Dalam kegiatan publik hearing ini Balai Karantina Kelas II A Kendari menghadirkan Kepala Perwakilan Ombusman Republik Indonesia (ORI) Sulawesi Tenggara (Sultra) Mastri Susilo sebagai pemateri.
Kepala Balai Karantina Kelas II A Kendari LM Mastari mengatakan, pelayanan publik merupakan tanggung jawab yang waji. dilaksanakan oleh pemerintah dalam rangka pemenuhan kebutuhan masyarakat.
Berdasarkan Undang-Undang Nomor 25 Tahun 2009 tentang Pelayanan Publik, diatur tentang standar-standar pelayanan yang baik terhadap masyarakat.
“Jadi masyarakat dalam melakukan aktivitasnya dilayani oleh pemerintah maupun institusi lainnya dengan baik, nyaman, cepat, efisien dan efektif,” kata LM Mastari di salah satu hotel di Kota Kendari, Senin 19 November 2018.
Dalam aturan itu juga disebutkan, dalam pelayanan masyarakat di pemerintahan maupun institusi lainnya
tidak ada lagi praktik pungutan liar dan upaya penyuapan.
Menurutnya, penyuapan ini bukan hanya dilakukan oleh pelayan publik, tetapi ikut dilakukan masyarakat.
“Namanya pungutan di luar itu adalah pungutan liar. Sebenarnya, tidak bisa disalahkan pemerintah tapi kebanyakan masyarakat memaksa untuk memberikan uang agar mendapat pelayanan cepat,” kata Mastari.
Untuk mengontrol pelayanan agar tidak terjadi penyuapan atau pungutan liar, kata Mastari, dalam memantau pelayanan di instansinya akan menggunakan CCTV agar lebih transparan.
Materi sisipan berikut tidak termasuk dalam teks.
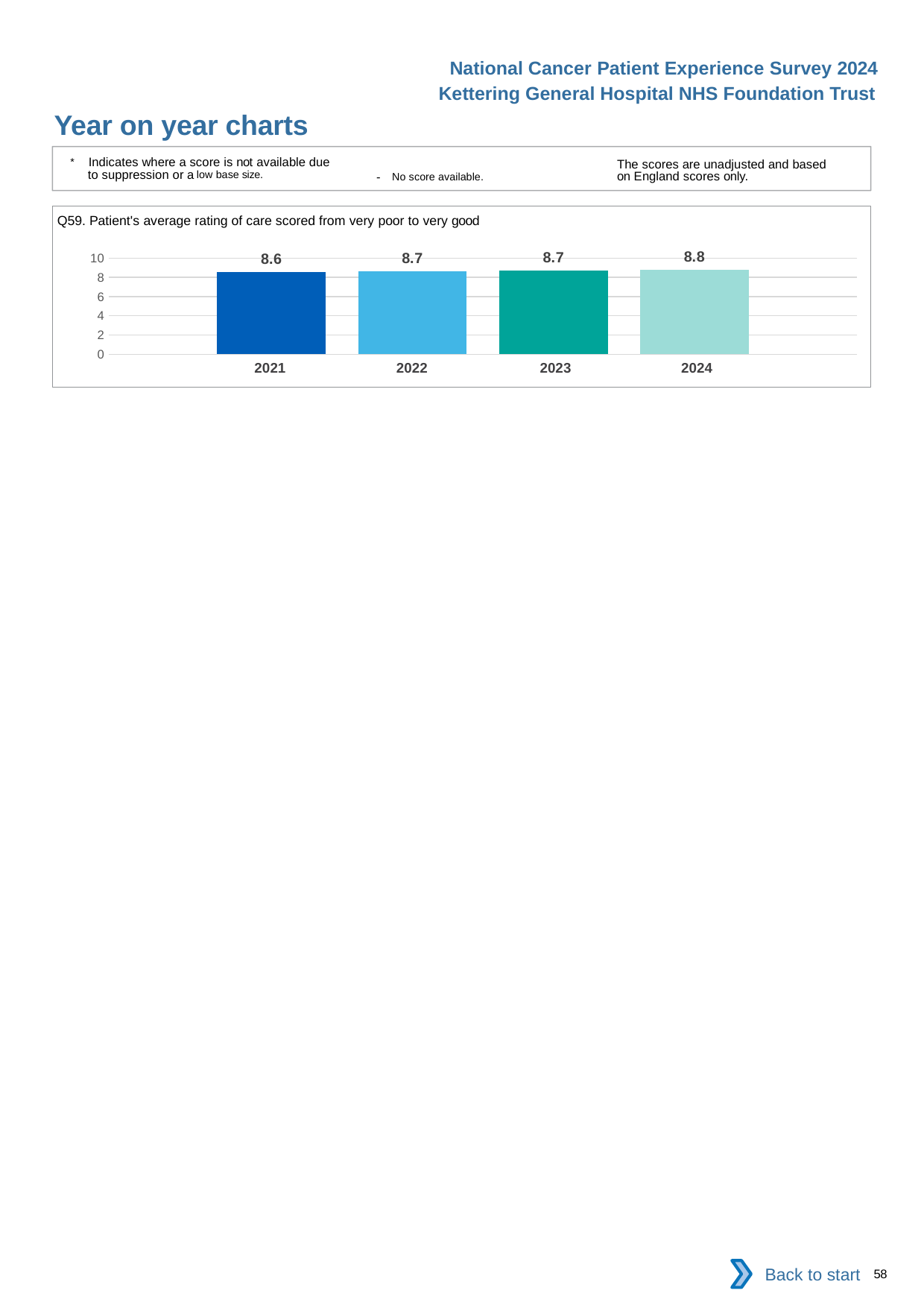
How many years are shown on the chart? 4 Which is larger, the value for 2021 or the value for 2024? 2024 Which year has the highest value? 2024 What is the value for 2022? 8.7 Which year has the lowest value? 2021 What kind of chart is shown? bar chart What is the difference between the values for 2024 and 2021? 0.2 What is the value for 2021? 8.6 What is the value for 2024? 8.8 Do the values rise or fall from 2021 to 2024? rise Is the value for 2023 greater or less than 8? greater What is the title of the chart? Q59. Patient's average rating of care scored from very poor to very good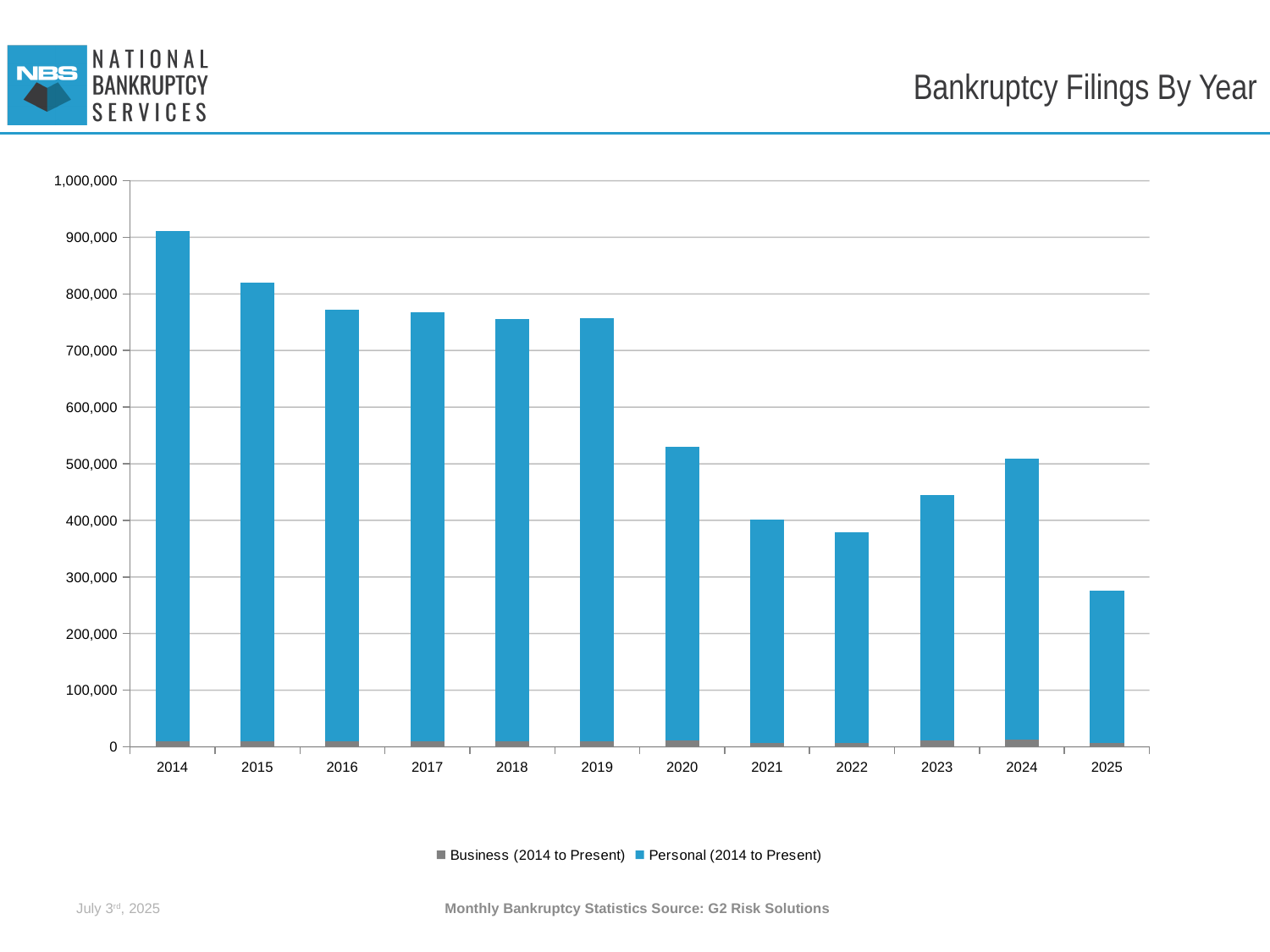
How many years are shown on the x axis of the chart? 12 What kind of chart is shown on the slide? bar chart What is the title of the chart? Bankruptcy Filings By Year Which year has the larger total filings, 2020 or 2021? 2020 Is the total value for 2014 greater or less than 800,000? greater Is the total value for 2023 greater or less than 500,000? less Is the total value for 2025 greater or less than 300,000? less Which year has the highest total bankruptcy filings? 2014 Which year has the lowest total bankruptcy filings? 2025 Do total bankruptcy filings rise or fall from 2014 to 2019? fall How many series does the chart's legend list? 2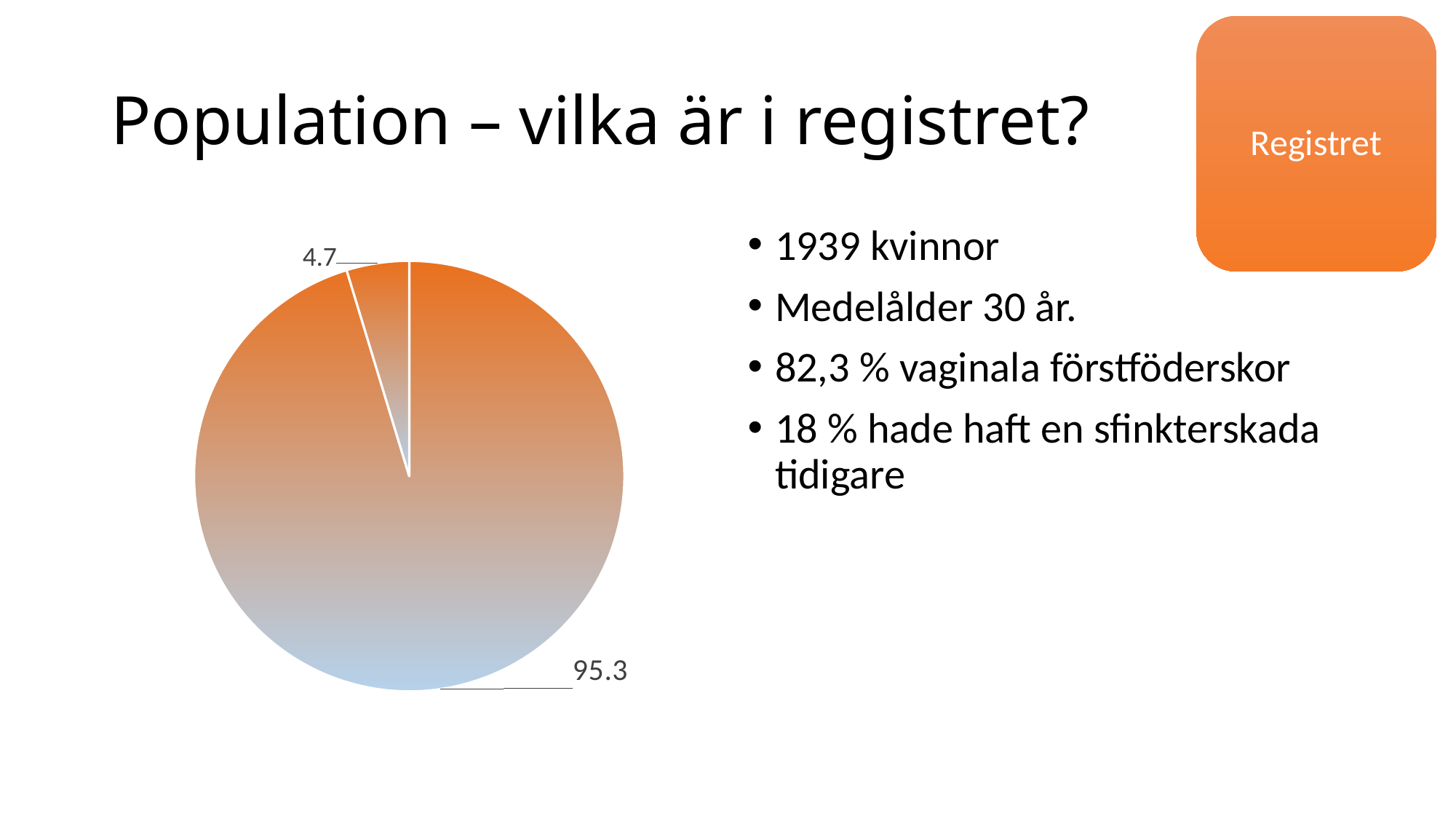
What is the value of the largest slice in the pie chart? 95.3 What is the difference between the two slice values in the pie chart? 90.6 What do the two slice values in the pie chart add up to? 100 Is the value of the large slice in the pie chart greater or less than 90? greater Does the pie chart have a legend? No What is the value of the smallest slice in the pie chart? 4.7 What is the title of the slide containing the pie chart? Population – vilka är i registret? Is the value of the small slice in the pie chart greater or less than 10? less What kind of chart is shown on the slide? pie chart How many slices does the pie chart have? 2 Which slice is larger in the pie chart, the one labelled 4.7 or the one labelled 95.3? 95.3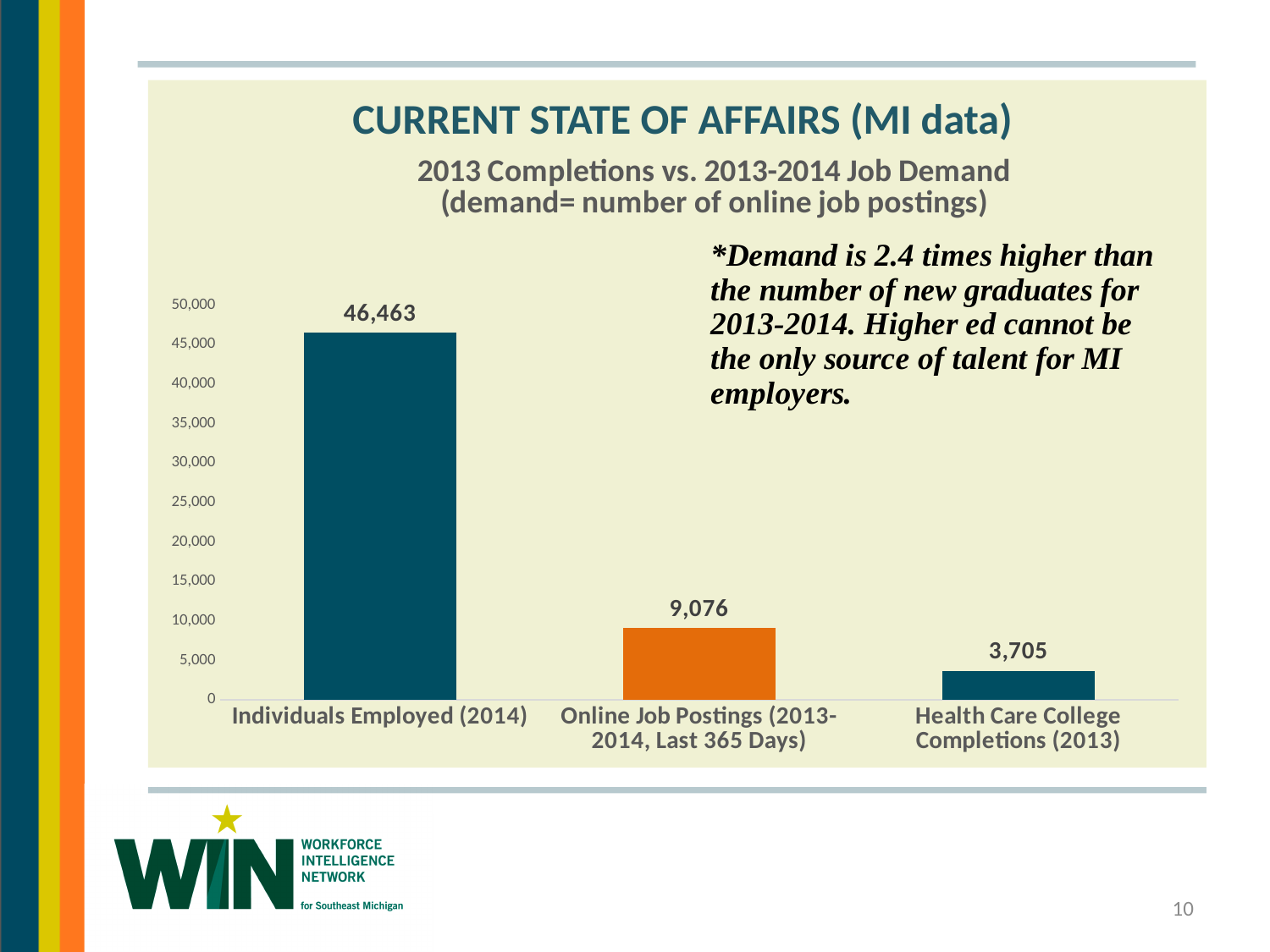
What is the difference between Online Job Postings (2013-2014, Last 365 Days) and Health Care College Completions (2013)? 5,371 What is the difference between Individuals Employed (2014) and Online Job Postings (2013-2014, Last 365 Days)? 37,387 Which category has the lowest value? Health Care College Completions (2013) What is the value for Individuals Employed (2014)? 46,463 Which category has the highest value? Individuals Employed (2014) What is the value for Online Job Postings (2013-2014, Last 365 Days)? 9,076 What kind of chart is shown on the slide? Bar chart How many categories are shown in the chart? 3 Which is larger, Online Job Postings (2013-2014, Last 365 Days) or Health Care College Completions (2013)? Online Job Postings (2013-2014, Last 365 Days) What is the value for Health Care College Completions (2013)? 3,705 Is the value for Individuals Employed (2014) greater or less than 45,000? greater What is the title of the chart? 2013 Completions vs. 2013-2014 Job Demand (demand= number of online job postings)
“Pemberlakuan sistem ini agar meminimalisir peluang untuk melakukan penyuapan pada saat pelayanan publik,” ungkapnya.
Lanjut Mastari, yang paling utama dalam pelayanan publik ini adalah pemerintah amanah dalam menjalankan tugas dan pelayanan masyarakat berjalan dengan baik.
“Untuk itu, mohon kerjasama kepada semua pihak untuk mengantisipasi terjadinya penyuapan atau pungutan liar dalam institusi pemerintah,” tutupnya.
Di tempat yang sama, Kepala Perwakilan Ombusman RI Sultra Mastri Susilo mengatakan, kinerja Karantina Kelas II A Kendari dalam melaksanakan publik hearing ini patut diapresiasi.
Hal ini, kata Mastri, untuk mengantisipasi adanya pungli antara pemerintah yang memberikan layanan dengan masyarakat menerima layanan.
Efektifnya pelayanan tanpa adanya penyuapan atau pungli harus sering dilakukan pemantauan langsung melalui CCTV.
“Terjadinnya pungutan liar itu, karena masyarakat tidak mau menunggu lama berurusan, masyarakat memberi uang agar pelayanan cepat selesai,” kata Mastri.
“Kita, Ombudsmam akan terus mengontrol pengelolaan layanan yang bersentuhan langsung dengan masyarakat dalam mengatasi pungutan liar, sebab ini merupakan musuh kita bersama-sama,” tutupnya.